Where does the size come from?

This is another question that we tend not to think about. Of course trees grow larger over time. They’re plants. That’s basically all plants know how to do, right? But the interesting thing about trees is that they don’t seem to stop growing. They keep getting bigger and bigger until they dwarf even the tallest animals. But where does this mass come from? In the early seventeenth century, a Belgian scientist named Joannes Baptista van Hemholt attempted to answer this question. He planted a five-pound willow sapling in 200 pounds of soil, watered it for five years, then weighed the tree and soil again, to see how much of the soil had been consumed. The tree now weighed 169 pounds, but in that time the soil hardly lost any weight at all. According to the law of conservation of matter, the tree’s extra weight must have come from somewhere besides the soil. Hemholt concluded, incorrectly, that “164 pounds of wood, barks, and roots arose out of water only.” His findings were revolutionary and controversial at the time, but still not as strange as the truth. Trees, like most life on earth, are made mostly from the element carbon.
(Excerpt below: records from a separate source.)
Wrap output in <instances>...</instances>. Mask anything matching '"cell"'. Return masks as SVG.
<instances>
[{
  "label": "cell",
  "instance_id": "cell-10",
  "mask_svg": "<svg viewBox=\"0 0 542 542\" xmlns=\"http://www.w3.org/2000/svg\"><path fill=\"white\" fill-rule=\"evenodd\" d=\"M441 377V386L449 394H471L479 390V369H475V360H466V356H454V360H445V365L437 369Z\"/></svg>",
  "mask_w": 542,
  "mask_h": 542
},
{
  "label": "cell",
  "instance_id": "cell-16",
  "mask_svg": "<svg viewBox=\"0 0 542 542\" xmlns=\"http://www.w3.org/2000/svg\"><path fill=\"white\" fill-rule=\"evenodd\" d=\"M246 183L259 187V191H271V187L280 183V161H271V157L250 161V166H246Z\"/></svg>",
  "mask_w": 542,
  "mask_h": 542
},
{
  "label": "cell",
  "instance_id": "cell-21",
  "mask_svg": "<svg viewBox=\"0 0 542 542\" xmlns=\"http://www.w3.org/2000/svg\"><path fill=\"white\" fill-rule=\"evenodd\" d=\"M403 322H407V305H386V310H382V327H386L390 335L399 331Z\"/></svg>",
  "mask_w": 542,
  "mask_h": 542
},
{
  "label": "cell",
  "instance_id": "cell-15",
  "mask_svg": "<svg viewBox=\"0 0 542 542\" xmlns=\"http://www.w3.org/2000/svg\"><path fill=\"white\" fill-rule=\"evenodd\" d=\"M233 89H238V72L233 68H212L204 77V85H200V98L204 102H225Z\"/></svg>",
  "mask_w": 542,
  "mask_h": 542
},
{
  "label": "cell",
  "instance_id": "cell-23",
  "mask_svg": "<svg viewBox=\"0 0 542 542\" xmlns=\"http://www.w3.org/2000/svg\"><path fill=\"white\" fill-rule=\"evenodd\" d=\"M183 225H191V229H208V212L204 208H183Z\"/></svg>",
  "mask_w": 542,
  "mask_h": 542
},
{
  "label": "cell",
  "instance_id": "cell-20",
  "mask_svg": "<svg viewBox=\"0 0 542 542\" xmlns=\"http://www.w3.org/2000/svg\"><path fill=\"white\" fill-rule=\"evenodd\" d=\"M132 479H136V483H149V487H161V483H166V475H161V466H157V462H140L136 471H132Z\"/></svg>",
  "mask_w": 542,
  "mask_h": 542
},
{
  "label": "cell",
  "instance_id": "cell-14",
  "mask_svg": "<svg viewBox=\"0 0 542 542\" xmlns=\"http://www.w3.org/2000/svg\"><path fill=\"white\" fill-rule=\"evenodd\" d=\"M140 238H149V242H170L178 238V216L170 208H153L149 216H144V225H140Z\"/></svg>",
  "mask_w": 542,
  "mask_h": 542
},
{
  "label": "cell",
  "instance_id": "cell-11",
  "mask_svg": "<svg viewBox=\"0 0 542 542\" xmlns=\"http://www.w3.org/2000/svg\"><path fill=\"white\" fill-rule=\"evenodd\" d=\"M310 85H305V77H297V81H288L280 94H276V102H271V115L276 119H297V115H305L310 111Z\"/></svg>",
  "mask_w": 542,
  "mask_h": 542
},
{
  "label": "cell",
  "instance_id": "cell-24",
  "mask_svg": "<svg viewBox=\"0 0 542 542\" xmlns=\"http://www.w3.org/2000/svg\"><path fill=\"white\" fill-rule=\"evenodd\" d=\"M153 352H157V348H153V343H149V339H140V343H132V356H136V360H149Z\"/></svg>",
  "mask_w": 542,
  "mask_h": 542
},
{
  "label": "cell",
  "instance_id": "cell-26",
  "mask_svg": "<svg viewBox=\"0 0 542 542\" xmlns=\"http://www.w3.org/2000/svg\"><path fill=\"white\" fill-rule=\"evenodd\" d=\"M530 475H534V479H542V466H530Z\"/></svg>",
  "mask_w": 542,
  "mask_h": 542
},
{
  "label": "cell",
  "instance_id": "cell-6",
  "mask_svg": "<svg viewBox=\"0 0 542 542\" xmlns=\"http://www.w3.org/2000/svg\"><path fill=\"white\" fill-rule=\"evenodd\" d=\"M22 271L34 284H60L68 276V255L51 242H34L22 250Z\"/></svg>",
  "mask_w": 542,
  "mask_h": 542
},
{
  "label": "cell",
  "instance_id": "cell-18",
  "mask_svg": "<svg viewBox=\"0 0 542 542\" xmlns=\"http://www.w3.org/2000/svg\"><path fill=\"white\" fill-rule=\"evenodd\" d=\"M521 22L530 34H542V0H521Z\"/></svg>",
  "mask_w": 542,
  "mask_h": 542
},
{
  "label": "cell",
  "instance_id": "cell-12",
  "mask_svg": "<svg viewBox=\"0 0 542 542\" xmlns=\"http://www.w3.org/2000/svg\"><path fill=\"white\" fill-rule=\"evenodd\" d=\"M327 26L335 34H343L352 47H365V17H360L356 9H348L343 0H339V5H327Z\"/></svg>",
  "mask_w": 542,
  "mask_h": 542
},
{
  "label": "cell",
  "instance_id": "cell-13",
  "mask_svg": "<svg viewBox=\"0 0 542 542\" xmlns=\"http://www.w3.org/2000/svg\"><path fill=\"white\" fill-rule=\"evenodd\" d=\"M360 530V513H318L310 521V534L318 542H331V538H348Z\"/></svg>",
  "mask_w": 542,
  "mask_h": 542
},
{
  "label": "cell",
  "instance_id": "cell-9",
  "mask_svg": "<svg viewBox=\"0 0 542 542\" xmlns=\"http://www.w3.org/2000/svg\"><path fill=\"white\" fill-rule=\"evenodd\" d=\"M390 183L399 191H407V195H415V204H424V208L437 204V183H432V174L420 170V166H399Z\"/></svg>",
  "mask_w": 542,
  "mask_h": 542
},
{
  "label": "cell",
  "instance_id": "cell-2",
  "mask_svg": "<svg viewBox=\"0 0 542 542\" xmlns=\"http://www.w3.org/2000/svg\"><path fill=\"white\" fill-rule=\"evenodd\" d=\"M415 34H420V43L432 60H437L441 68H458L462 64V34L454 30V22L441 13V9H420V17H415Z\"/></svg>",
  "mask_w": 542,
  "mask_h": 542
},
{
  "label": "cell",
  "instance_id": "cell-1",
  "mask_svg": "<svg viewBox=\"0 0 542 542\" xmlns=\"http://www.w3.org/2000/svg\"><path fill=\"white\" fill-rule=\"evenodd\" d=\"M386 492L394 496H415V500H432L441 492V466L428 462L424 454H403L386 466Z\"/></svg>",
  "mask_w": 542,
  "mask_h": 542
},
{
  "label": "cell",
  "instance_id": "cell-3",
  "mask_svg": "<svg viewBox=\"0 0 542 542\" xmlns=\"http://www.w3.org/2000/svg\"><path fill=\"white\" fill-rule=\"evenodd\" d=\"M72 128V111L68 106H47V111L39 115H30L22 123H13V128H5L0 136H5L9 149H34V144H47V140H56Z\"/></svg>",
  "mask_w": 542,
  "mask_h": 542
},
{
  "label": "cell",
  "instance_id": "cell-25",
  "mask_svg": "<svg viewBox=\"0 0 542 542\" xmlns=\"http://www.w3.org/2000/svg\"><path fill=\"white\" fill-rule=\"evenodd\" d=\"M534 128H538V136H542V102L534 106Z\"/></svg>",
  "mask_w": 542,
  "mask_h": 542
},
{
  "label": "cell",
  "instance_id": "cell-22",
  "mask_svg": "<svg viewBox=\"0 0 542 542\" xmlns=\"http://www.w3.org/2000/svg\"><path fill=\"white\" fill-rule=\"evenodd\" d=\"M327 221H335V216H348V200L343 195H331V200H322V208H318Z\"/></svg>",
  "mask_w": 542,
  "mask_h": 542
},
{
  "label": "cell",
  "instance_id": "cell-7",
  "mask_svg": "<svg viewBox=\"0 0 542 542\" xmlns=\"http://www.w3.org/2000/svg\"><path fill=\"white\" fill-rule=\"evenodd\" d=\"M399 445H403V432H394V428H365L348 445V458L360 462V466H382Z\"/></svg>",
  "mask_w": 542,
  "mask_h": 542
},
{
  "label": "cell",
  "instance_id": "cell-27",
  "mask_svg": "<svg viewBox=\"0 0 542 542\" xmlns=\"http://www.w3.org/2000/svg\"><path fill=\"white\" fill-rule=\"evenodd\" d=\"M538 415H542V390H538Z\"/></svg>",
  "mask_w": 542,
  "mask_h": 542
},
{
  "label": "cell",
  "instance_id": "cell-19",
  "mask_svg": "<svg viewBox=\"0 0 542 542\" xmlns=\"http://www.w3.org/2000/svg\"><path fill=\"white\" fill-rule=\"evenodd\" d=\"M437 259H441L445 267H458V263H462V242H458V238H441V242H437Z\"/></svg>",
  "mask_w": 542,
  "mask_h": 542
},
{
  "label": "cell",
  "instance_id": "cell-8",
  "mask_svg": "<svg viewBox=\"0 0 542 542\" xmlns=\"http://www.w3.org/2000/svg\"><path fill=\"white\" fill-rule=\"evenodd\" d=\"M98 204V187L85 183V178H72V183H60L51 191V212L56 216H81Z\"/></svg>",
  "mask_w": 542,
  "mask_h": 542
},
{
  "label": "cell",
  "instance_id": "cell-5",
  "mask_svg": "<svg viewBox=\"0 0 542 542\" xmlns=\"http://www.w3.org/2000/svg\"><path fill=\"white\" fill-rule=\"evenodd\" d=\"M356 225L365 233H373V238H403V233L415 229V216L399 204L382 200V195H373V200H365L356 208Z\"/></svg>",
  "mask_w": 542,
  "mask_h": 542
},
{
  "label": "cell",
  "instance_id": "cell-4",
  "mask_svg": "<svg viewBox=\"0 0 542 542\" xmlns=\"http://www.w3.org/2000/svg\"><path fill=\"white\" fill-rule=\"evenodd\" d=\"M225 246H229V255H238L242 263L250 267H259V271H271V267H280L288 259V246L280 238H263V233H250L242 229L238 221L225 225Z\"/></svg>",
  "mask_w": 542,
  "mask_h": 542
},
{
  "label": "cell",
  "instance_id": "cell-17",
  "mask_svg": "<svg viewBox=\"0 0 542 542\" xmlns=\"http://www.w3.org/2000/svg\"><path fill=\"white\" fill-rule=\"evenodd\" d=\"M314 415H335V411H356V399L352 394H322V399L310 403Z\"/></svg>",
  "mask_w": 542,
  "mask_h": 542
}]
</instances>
They gather this carbon from carbon dioxide in the air, which is released every time an animal or human exhales. Animals breathe in oxygen and release carbon dioxide, while plants do the opposite. Every time Hemholt breathed around his tree, he was unknowingly feeding it the material it needed to grow. Trees don’t just give us the oxygen that we need to breathe, they are made from our breath.

How do they make air?

Photosynthesis in plants is in many ways the opposite of aerobic respiration (a.k.a ‘breathing’) in animals; it absorbs carbon dioxide and releases oxygen. But the stark difference between these two processes becomes even more evident when their chemical formulas are compared side-by-side. Here is a chemical formula for respiration:

C6H12O6 + 6 O2 → CO2 x+ 6 H2O

In other words, glucose (C6H12O6) and oxygen (O2) recombine to form carbon dioxide (CO2) and water (H2O, of course). Another byproduct which is not shown in the formula is energy, which is released as the glucose molecules break down. This energy is needed for us to power and maintain our bodies. Now let’s look at the chemical formula for photosynthesis:

6 CO2 + 6 H2O → C6H12O6 + 6 O2

As you can see, it’s the opposite of respiration. It turns water and carbon dioxide into glucose, with oxygen as a ‘waste’ product, which is released back into the atmosphere. But since this process is the opposite of respiration, it costs energy instead of producing it. That’s where sunlight comes in. Plants absorb its energy using the chlorophyll in their leaves, and store it in glucose molecules to be used later.

In this way, plants and animals are dependent on each other to survive. The opposite processes of respiration and photosynthesis balance each other out, creating the conditions needed for both to thrive.